In total, it is increasingly important to mention the psychiatric significance of obesity since obese patients with comorbid psychiatric disorders have a poor chance to decrease weight or get bariatric surgery, and in addition, have a higher risk for suicidal behaviour and suicide attempts (Wagner et al. 2013). Further studies should focus on additional psychological causes and consequences of obesity.
Declaration of ethics
The investigations in all three studies were carried out in accordance with the Declaration of Helsinki.
All participants gave their informed consent. The survey and study methods of all three studies were approved by the institutional review boards of the University of Greifswald.

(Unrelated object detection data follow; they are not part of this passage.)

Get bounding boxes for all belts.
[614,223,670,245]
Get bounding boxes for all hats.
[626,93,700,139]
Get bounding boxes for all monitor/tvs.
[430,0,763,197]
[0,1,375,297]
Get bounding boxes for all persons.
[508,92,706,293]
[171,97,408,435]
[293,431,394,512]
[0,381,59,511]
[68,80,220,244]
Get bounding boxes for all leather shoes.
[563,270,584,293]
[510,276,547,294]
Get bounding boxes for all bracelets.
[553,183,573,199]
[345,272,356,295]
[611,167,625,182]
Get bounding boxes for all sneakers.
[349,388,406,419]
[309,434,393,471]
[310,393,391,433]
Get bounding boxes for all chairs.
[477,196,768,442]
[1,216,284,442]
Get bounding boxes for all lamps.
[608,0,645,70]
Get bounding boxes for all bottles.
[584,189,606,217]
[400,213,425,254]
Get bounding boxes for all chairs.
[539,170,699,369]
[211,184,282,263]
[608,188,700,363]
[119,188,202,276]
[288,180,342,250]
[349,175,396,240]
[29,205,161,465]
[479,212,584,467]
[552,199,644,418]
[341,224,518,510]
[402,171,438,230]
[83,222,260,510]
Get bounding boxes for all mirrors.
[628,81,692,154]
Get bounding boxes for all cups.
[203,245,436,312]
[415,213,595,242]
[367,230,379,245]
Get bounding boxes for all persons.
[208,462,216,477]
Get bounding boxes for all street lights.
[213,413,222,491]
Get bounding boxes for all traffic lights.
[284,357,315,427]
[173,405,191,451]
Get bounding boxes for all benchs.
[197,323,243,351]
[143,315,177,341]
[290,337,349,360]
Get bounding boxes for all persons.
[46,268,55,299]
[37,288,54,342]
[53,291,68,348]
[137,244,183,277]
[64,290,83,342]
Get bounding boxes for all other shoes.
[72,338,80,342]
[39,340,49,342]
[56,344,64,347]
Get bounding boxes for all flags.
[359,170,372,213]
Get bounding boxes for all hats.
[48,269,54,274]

This work was supported by the German Federal Ministry of Education and Research within the framework of the e:Med research and funding concept (IntegraMent) Grant No. 01ZX1314E. The Study of Health in Pomerania is part of the Community Medicine Research net of the University of Greifswald, Germany, which is funded by the Federal Ministry of Education and Research Grant Nos. 01ZZ9603, 01ZZ0103, and 01ZZ0403; the Ministry of Cultural Affairs; and the Social Ministry of the Federal State of Mecklenburg-West Pomerania. Genome-wide data were supported by the Federal Ministry of Education, Research Grant No. 03ZIK012 and a joint grant from Siemens Healthcare, Erlangen, Germany, and the Federal State of Mecklenburg-West Pomerania. The Greifswald Approach to Individualized Medicine (GANI_MED) was funded by the Federal Ministry of Education and Research Grant No. 03IS2061A and the German Research Foundation Grant No. GR 1912/5-1.
Declaration of conflicts of interest
HJG has received travel grants and speakers honoraria from Fresenius Medical Care, Neuraxpharm and Janssen Cilag. He has received research funding from the German Research Foundation (DFG), the German Ministry of Education and Research (BMBF), the DAMP Foundation, Fresenius Medical Care, the EU ‘Joint Programme Neurodegenerative Disorders (JPND) and the European Social Fund (ESF)’.